» Excerpt provided:
Home

Lenovo’s VP of Cloud Solutions on How Cloud and On-Prem Are Evolving Together in the AI Era

Lenovo’s VP of Cloud Solutions on How Cloud and On-Prem Are Evolving Together in the AI Era

Conor Malone and Binoy Unnikrishnan of Lenovo discuss how cloud service providers and enterprise infrastructure are converging to support AI anywhere.

AI is reshaping the relationship between cloud providers and enterprise infrastructure, not replacing one with the other.

Recorded live at Lenovo Tech World at CES in Las Vegas, hosts Patrick Moorhead and Daniel Newman are joined by Conor Malone, Vice President of CSP for Lenovo ISG, and Binoy Unnikrishnan, Vice President of Worldwide CSP Sales for Lenovo ISG, to discuss how cloud service providers have evolved over the past decade and why hybrid AI architectures are becoming foundational to modern deployment strategies.

As expectations of infrastructure partners have shifted with increased AI workloads,Conor and Binoy share their perspectives on why workload portability now plays a central role in AI strategy, allowing organizations to place training and inferencing where performance, cost, and governance align.

» Data shown:
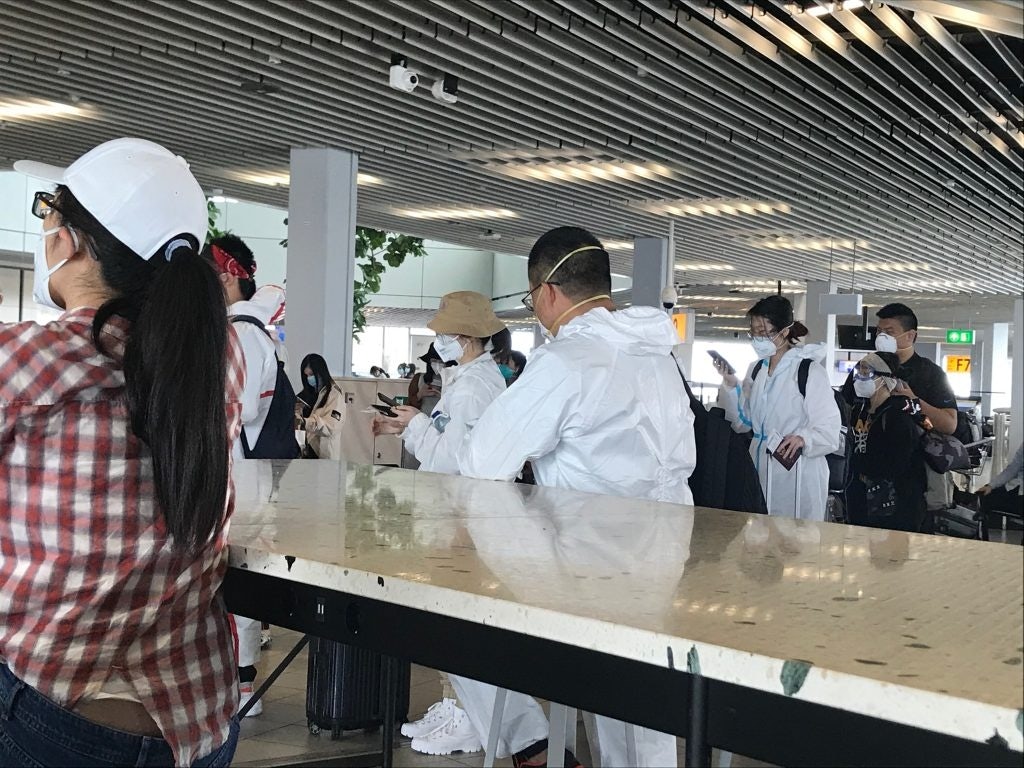 Out of a few hundred, almost one-fourth of my fellow Chinese passengers are in full protective gear at the boarding area. Photo: Yaling Jiang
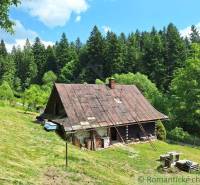 Hütte in Zákopčí, umgeben von Wäldern, Gras und Wiesen.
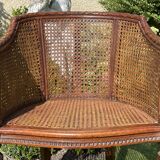 Fauteuil en bois fruitier et cannage style Louis XVl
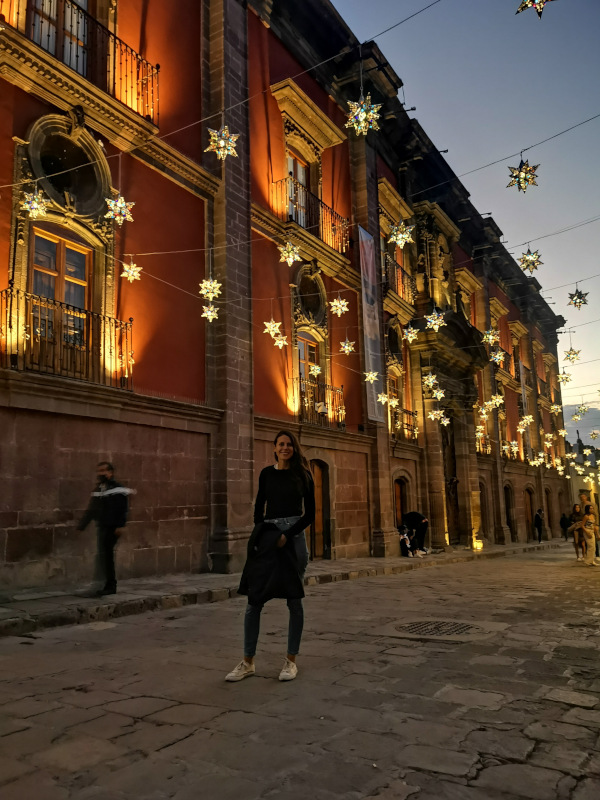 Katharina standing in a street in San Miguel at night with silver stars lit up - a real Christmas flair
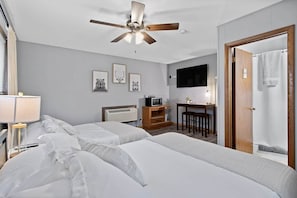 Ein Hotelzimmer mit zwei Betten, einem Deckenventilator, einem Schreibtisch mit Stuhl, einem Fernseher und einer Dusche.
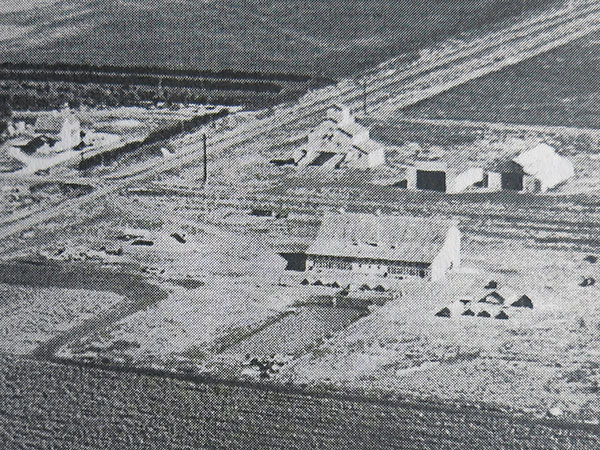 Aerial view of the Hoffman family farm including the grain elevator and mill at the centre rear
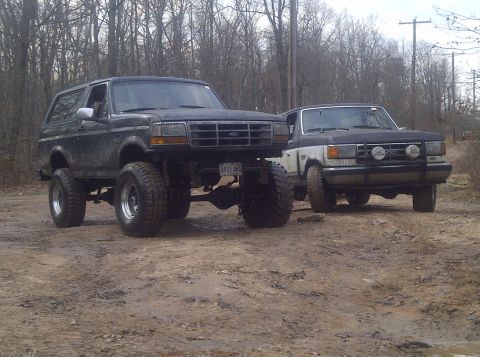 1995 Ford Bronco - Two off-road vehicles, a black Ford Bronco and a white pickup truck, are parked on a muddy trail surrounded by trees.
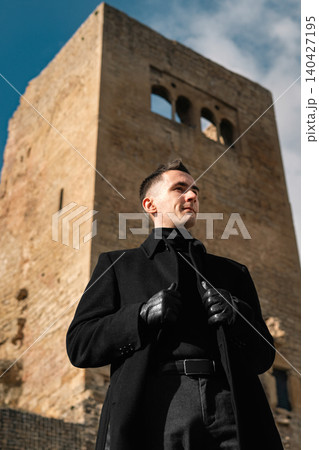 Man In Black Coat At Castle Viewpoint Man In Black Coat At Castle Viewpoint 140427195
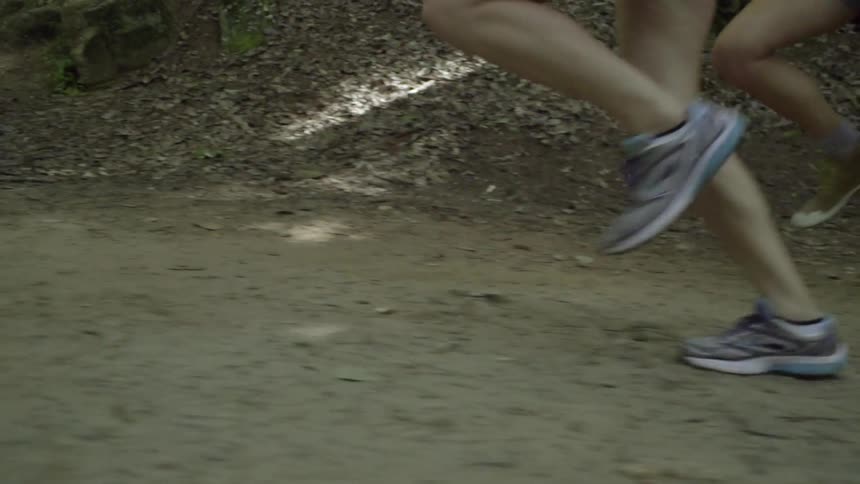 Two joggers run along a dirt path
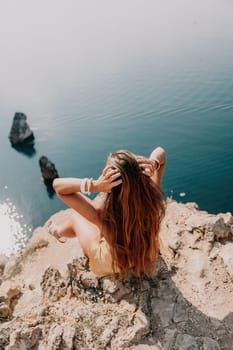 Woman travel sea. Happy tourist taking picture outdoors for memories. Woman traveler looks at the edge of the cliff on the sea bay of mountains, sharing travel adventure journey.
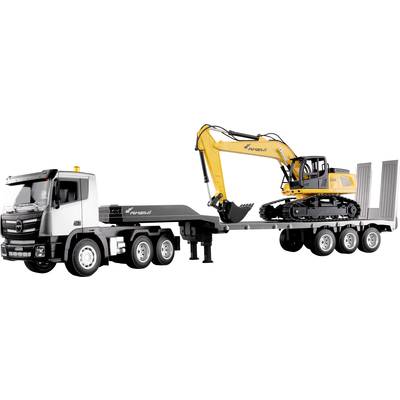Un pelleteuse jaune est posée sur une remorque de camion. Le camion est noir et argenté. Le bras de la pelleteuse est levé, prêt pour le transport.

» Instruction:
Reproduce word for word the stretch of the Lenovo cloud and on-prem article that opens with "Conor Malone and" and closes with "with the other.". The rows aren't needed for anything asked here.

» Written response:
Conor Malone and Binoy Unnikrishnan of Lenovo discuss how cloud service providers and enterprise infrastructure are converging to support AI anywhere.

AI is reshaping the relationship between cloud providers and enterprise infrastructure, not replacing one with the other.